start Source material

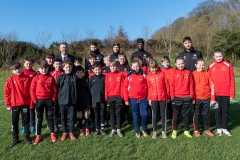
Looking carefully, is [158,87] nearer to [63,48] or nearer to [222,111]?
[222,111]

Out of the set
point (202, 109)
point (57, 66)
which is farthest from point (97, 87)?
point (202, 109)

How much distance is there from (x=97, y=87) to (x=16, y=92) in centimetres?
182

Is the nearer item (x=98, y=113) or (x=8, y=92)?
(x=8, y=92)

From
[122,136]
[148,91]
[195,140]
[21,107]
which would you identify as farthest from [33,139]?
[195,140]

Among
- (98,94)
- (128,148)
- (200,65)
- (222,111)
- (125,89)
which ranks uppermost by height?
(200,65)

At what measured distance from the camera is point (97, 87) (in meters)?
5.41

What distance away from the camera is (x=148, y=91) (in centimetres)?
522

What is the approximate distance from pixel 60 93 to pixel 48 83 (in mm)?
350

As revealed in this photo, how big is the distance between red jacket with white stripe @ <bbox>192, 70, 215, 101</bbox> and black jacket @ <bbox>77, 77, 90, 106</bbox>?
8.57 feet

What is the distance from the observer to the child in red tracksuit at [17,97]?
4758 millimetres

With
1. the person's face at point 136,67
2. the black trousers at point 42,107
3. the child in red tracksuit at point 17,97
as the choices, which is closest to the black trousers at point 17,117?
the child in red tracksuit at point 17,97

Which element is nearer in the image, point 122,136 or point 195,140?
point 195,140

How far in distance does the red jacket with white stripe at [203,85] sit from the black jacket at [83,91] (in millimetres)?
2613

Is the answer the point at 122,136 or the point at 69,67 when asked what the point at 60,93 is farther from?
the point at 122,136
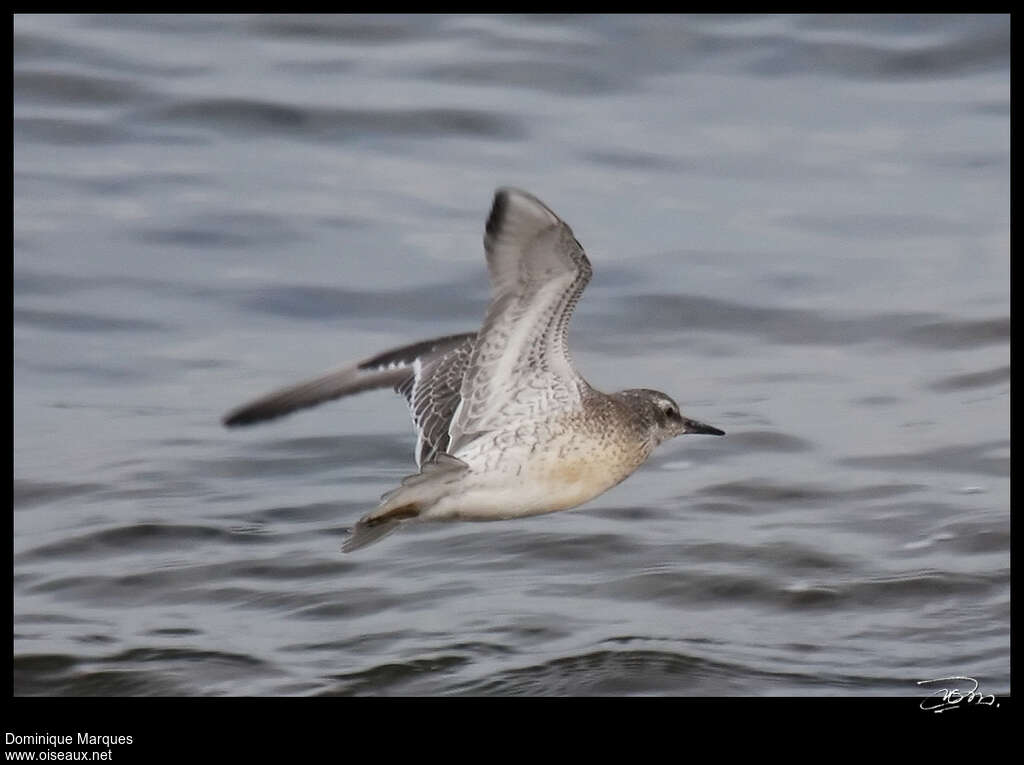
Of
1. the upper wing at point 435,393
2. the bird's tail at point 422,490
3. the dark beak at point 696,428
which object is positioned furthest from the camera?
the dark beak at point 696,428

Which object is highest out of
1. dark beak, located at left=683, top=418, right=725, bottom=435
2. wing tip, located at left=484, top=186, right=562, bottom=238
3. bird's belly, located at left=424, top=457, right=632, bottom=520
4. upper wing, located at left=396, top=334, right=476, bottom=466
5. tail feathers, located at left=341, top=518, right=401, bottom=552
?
wing tip, located at left=484, top=186, right=562, bottom=238

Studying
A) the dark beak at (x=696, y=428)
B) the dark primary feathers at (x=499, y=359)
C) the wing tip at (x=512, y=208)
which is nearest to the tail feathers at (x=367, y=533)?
the dark primary feathers at (x=499, y=359)

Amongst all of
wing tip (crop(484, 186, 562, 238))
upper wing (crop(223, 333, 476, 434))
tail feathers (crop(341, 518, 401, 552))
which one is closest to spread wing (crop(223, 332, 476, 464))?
upper wing (crop(223, 333, 476, 434))

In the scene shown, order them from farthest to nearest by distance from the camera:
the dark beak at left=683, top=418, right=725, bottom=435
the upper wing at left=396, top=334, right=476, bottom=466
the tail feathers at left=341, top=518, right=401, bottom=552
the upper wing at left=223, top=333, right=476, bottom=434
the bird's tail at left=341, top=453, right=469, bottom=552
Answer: the dark beak at left=683, top=418, right=725, bottom=435 → the upper wing at left=223, top=333, right=476, bottom=434 → the upper wing at left=396, top=334, right=476, bottom=466 → the tail feathers at left=341, top=518, right=401, bottom=552 → the bird's tail at left=341, top=453, right=469, bottom=552

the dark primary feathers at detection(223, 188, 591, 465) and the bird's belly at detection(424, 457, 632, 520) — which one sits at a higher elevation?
the dark primary feathers at detection(223, 188, 591, 465)

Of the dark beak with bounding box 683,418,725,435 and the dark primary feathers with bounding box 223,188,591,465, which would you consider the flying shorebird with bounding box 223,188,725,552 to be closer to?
the dark primary feathers with bounding box 223,188,591,465

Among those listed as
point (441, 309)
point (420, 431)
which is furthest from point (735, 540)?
point (441, 309)

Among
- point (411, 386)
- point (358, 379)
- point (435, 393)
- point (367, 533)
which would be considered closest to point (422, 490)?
point (367, 533)

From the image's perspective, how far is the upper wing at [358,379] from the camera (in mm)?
7141

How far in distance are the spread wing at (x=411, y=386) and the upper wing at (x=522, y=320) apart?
354mm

end Source material

To be done. Omit the pictures and restate the rest of the records verbatim.

Answer below.
Looking carefully, is [158,87] nearer to [63,48] or nearer to [222,111]?
[222,111]

Out of the set
point (202, 109)
point (57, 66)
which is farthest from point (97, 87)?
point (202, 109)

How much distance is there from (x=97, y=87) to (x=16, y=92) in centimetres?
182

Is the nearer item (x=98, y=113) or (x=8, y=92)?
(x=8, y=92)

From
[122,136]
[148,91]
[195,140]
[21,107]
which would you identify as farthest from [33,139]?
[195,140]

Among
- (98,94)
- (128,148)
- (200,65)
- (222,111)
- (125,89)
which ranks uppermost by height?
(200,65)

At what measured distance from the camera is point (97, 87) (in meters)?
5.41

What distance away from the camera is (x=148, y=91) (in centimetres)?
522

What is the approximate distance from pixel 60 93 to pixel 48 83 (in mm)?
350

As revealed in this photo, how big is the distance between red jacket with white stripe @ <bbox>192, 70, 215, 101</bbox> and black jacket @ <bbox>77, 77, 90, 106</bbox>?
8.57 feet

What is the distance from the observer to the child in red tracksuit at [17,97]?
4758 millimetres

With
1. the person's face at point 136,67
2. the black trousers at point 42,107
3. the child in red tracksuit at point 17,97
as the choices, which is closest to the black trousers at point 17,117?
the child in red tracksuit at point 17,97

Which element is nearer in the image, point 122,136 or point 195,140?
point 195,140

How far in distance does the red jacket with white stripe at [203,85] sit from the black jacket at [83,91] (in millimetres)?
2613

Is the answer the point at 122,136 or the point at 69,67 when asked what the point at 60,93 is farther from?
the point at 122,136
Of
1. the upper wing at point 435,393
2. the bird's tail at point 422,490
3. the dark beak at point 696,428
which object is positioned furthest from the camera?
the dark beak at point 696,428

Which object is highest out of
1. dark beak, located at left=683, top=418, right=725, bottom=435
2. wing tip, located at left=484, top=186, right=562, bottom=238
3. bird's belly, located at left=424, top=457, right=632, bottom=520
4. upper wing, located at left=396, top=334, right=476, bottom=466
5. tail feathers, located at left=341, top=518, right=401, bottom=552
?
wing tip, located at left=484, top=186, right=562, bottom=238

Studying
A) the dark beak at (x=696, y=428)
B) the dark primary feathers at (x=499, y=359)
C) the wing tip at (x=512, y=208)
which is nearest to the tail feathers at (x=367, y=533)?
the dark primary feathers at (x=499, y=359)

Amongst all of
wing tip (crop(484, 186, 562, 238))
upper wing (crop(223, 333, 476, 434))
tail feathers (crop(341, 518, 401, 552))
which one is closest to spread wing (crop(223, 332, 476, 464))?
upper wing (crop(223, 333, 476, 434))

In the scene shown, order them from farthest to nearest by distance from the camera:
the dark beak at left=683, top=418, right=725, bottom=435
the upper wing at left=396, top=334, right=476, bottom=466
the tail feathers at left=341, top=518, right=401, bottom=552
the upper wing at left=223, top=333, right=476, bottom=434
the bird's tail at left=341, top=453, right=469, bottom=552
Answer: the dark beak at left=683, top=418, right=725, bottom=435 → the upper wing at left=223, top=333, right=476, bottom=434 → the upper wing at left=396, top=334, right=476, bottom=466 → the tail feathers at left=341, top=518, right=401, bottom=552 → the bird's tail at left=341, top=453, right=469, bottom=552

the dark primary feathers at detection(223, 188, 591, 465) and the bird's belly at detection(424, 457, 632, 520) — which one sits at a higher elevation?
the dark primary feathers at detection(223, 188, 591, 465)

Of the dark beak with bounding box 683,418,725,435 and the dark primary feathers with bounding box 223,188,591,465, which would you consider the flying shorebird with bounding box 223,188,725,552 to be closer to?
the dark primary feathers with bounding box 223,188,591,465

Among those listed as
point (441, 309)
point (420, 431)
which is furthest from point (735, 540)?
point (441, 309)

Among
- point (411, 386)
- point (358, 379)
- point (435, 393)
- point (367, 533)
which would be considered closest to point (422, 490)?
point (367, 533)

From the image's perspective, how far is the upper wing at [358,379] from the camera (in mm)?
7141

How far in distance are the spread wing at (x=411, y=386) and the upper wing at (x=522, y=320) apart?
354mm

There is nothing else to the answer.